April 21, 2014

Clinipace becomes a ‘preferred provider,’ starts acting like a big CRO

By reaching a preferred provider deal with a mid-market drug developer, Clinipace is starting to act like a much bigger contract research organization.

On April 9, Morrisville’s Clinipace Worldwide announced a partnership with Massachusetts pharmaceutical company Karyopharm Therapeutics (Nasdaq: KPTI), a development-stage company working primarily on cancer treatments. In this arrangement, Karyopharm chose Clinipace as a “preferred provider” in which Clinipace will manage several clinical programs, including oncology and wound healing.

As drug developers test their new therapies in patients, they often turn to CROs to manage trials. Large CROs, like Durham’s Quintiles (NYSE: Q) or the nonprofit RTI International, have begun hashing out contracts with Big Pharma, like GlaxoSmithKline (NYSE: GSK) or Merck & Co. (NYSE: MRK), for a long-term relationship.

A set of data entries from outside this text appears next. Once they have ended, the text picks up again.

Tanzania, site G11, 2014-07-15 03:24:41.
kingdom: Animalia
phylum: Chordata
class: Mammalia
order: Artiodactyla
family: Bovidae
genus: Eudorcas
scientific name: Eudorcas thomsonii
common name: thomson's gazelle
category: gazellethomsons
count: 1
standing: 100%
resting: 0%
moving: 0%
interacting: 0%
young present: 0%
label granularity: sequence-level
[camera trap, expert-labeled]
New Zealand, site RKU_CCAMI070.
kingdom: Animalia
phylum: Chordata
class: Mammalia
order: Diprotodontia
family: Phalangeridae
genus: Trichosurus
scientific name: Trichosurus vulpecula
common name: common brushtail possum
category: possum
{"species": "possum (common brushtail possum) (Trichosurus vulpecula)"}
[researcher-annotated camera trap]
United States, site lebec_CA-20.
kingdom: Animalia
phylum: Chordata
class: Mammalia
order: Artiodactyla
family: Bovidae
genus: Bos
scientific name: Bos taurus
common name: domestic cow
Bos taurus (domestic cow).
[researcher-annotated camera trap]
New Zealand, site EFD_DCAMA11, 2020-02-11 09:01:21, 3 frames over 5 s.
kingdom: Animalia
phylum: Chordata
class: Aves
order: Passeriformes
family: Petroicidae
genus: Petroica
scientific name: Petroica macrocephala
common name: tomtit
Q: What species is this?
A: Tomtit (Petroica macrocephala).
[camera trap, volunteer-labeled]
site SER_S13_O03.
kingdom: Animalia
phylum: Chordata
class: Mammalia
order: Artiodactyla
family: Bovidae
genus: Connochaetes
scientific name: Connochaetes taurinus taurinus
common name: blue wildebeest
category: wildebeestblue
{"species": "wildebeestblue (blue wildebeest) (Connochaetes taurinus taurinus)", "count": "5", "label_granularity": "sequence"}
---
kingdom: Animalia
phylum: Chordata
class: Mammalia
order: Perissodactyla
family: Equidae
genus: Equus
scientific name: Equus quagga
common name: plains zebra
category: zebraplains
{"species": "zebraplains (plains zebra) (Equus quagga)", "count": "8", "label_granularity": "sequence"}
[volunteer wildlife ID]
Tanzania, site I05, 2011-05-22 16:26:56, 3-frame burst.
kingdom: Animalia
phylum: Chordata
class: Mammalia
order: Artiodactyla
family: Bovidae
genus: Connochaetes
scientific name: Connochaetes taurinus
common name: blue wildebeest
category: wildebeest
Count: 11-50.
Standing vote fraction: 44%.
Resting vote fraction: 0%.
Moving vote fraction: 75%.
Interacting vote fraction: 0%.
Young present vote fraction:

These broad agreements exist less in small- to mid-sized pharmaceutical markets, partly because smaller drug developers don’t require a broad agreement. Companies in Big Pharma have drugs under development in many therapeutic areas and in all stages of development, so they benefit by reaching an agreement with one CRO to bring more consistency across trials. GSK, for example, currently has more than 50 new molecular entities under clinical development in more than a dozen therapeutic areas. Small developers typically work on only one or two drugs at a time, so don’t need broad agreements to span various trials.

Except Karyopharm. It’s not actually developing one specific drug, but a platform that it hopes can apply to many therapeutic areas. As such, it will run multiple concurrent trials. Clinipace’s bread and butter is in that middle market, and Karyopharm, which spent $28 million on research and development last year, fits right in there.

“You don’t generally see that a whole lot in the mid market,” said Clinipace CEO Jeff Williams of these preferred provider agreements.

Of course, that doesn’t mean the mid-market CROs don’t want agreements like this. “I would take these all day long,” Williams says with a laugh, but notes that they simply aren’t as widespread.

Although Karyopharm identified Clinipace as a preferred provider, there is no requirement to spend a certain threshold. Each trial will still run individually, and the agreement does not have a set term. That said, Williams expects to manage several of Karyopharm’s clinical programs.

“You develop a familiarity with the protocols and investigators,” he said.

The Karyopharm deal isn’t the only piece of news Clinipace has had in recent weeks. On April 1, it announced it would manage the U.S.-based clinical trial for Navigated Brain Therapy (NBT) System for Finnish drug developer Nexstim, and in March it announced an acquisition of Choice Pharma, a Pan-Asian CRO that gives Clinipace a stronger presence in the eastern world and expands the Clinipace staff to 640 employees globally.

Clinipace is currently running 334 active clinical projects, though that includes for regulatory clients, typically a much smaller contract than for customers with clinical trial needs.